# Paint marring



## losi_8_boy (Aug 29, 2009)

Is there a thread some where about paint marring?

Want to understand more about it and how it occurs etc?

Thanks


----------



## ocd13 (Aug 25, 2010)

Plenty of info about marring in Davekg's guide:thumb:

http://www.detailingworld.co.uk/forum/showthread.php?t=66024


----------



## -Raven- (Aug 26, 2010)

Not fully working your polish is generally the problem. 
The paint is not refined, so you can see where the polish has been scratching away.
This is the reason you have to follow a heavy compound with a finer polish to get the paint back to clear.


----------



## Bratwurst (Jan 23, 2009)

You'll also get if from dirty sponges/mitts, dirty MF's and badly lubed clay.


----------



## TOGWT (Oct 26, 2005)

*Paint Surface Scratches* (cause)

•	Using an automated car wash or using an unsuitable brush to clean the vehicle or remove snow etc
•	Placing or dragging an object across the trunk lid
•	Using too much pressure with a car duster on a dusty / dirty surface
•	Pulling a car-cover over a very dusty / dirty vehicle or dirt /grit on the inside of the cover
•	Wiping a dry surface with a dry cloth 
•	Infrequent rinsing of brush or wash mitt when washing vehicle
•	Using a dirty towel (dirt / grit trapped in fibres) or towels and / or applicators that contain polyester (plastic) threads
•	Using a towel or cloth that is unsuitable for paint film surfaces
•	Not thoroughly rinsing road grime before drying
•	Using a car wash concentrate that doesn't suspend grit / dirt before it gets rinsed away
•	Improper use of a water-blade (i.e. not rinsing blade surface after each pass)
.....
Instructions:
a) In the paint marring thread, what does -Raven- say is generally the problem?
b) In the records, swap "sort" for "rank" from the line with "How separated are" through the end of the records, leaving everything else unchanged.
.....
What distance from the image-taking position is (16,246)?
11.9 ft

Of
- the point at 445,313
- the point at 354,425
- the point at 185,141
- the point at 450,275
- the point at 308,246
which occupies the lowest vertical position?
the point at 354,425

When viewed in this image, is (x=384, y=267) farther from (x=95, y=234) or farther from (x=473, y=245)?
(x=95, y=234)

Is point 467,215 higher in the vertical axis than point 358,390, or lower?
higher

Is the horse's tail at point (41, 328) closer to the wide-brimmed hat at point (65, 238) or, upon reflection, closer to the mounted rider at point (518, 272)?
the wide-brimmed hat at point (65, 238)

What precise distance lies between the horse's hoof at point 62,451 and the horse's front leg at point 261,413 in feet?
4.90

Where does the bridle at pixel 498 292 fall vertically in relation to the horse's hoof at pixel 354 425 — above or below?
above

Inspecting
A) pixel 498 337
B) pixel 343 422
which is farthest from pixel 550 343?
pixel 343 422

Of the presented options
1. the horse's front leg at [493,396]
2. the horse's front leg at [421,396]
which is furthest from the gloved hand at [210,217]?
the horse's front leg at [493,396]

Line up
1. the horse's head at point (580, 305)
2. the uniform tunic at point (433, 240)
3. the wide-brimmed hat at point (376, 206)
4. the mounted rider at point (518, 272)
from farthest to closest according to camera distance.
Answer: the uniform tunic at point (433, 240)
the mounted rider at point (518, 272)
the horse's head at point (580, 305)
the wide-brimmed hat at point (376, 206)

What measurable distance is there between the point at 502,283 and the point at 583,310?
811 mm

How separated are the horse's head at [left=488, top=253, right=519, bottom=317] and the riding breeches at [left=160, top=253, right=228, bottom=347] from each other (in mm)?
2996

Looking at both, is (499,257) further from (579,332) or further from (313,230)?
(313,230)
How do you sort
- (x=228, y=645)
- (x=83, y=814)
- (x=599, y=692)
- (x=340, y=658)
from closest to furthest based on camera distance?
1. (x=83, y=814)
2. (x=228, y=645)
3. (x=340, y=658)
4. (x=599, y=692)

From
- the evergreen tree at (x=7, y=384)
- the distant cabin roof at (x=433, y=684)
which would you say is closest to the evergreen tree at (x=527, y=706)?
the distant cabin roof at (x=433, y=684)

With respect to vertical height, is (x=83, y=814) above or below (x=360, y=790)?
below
.....
Task-by-task solutions:
a) Not fully working your polish.

b)
How separated are the horse's head at [left=488, top=253, right=519, bottom=317] and the riding breeches at [left=160, top=253, right=228, bottom=347] from each other (in mm)?
2996

Looking at both, is (499,257) further from (579,332) or further from (313,230)?
(313,230)
How do you rank
- (x=228, y=645)
- (x=83, y=814)
- (x=599, y=692)
- (x=340, y=658)
from closest to furthest based on camera distance?
1. (x=83, y=814)
2. (x=228, y=645)
3. (x=340, y=658)
4. (x=599, y=692)

From
- the evergreen tree at (x=7, y=384)
- the distant cabin roof at (x=433, y=684)
which would you say is closest to the evergreen tree at (x=527, y=706)?
the distant cabin roof at (x=433, y=684)

With respect to vertical height, is (x=83, y=814) above or below (x=360, y=790)?
below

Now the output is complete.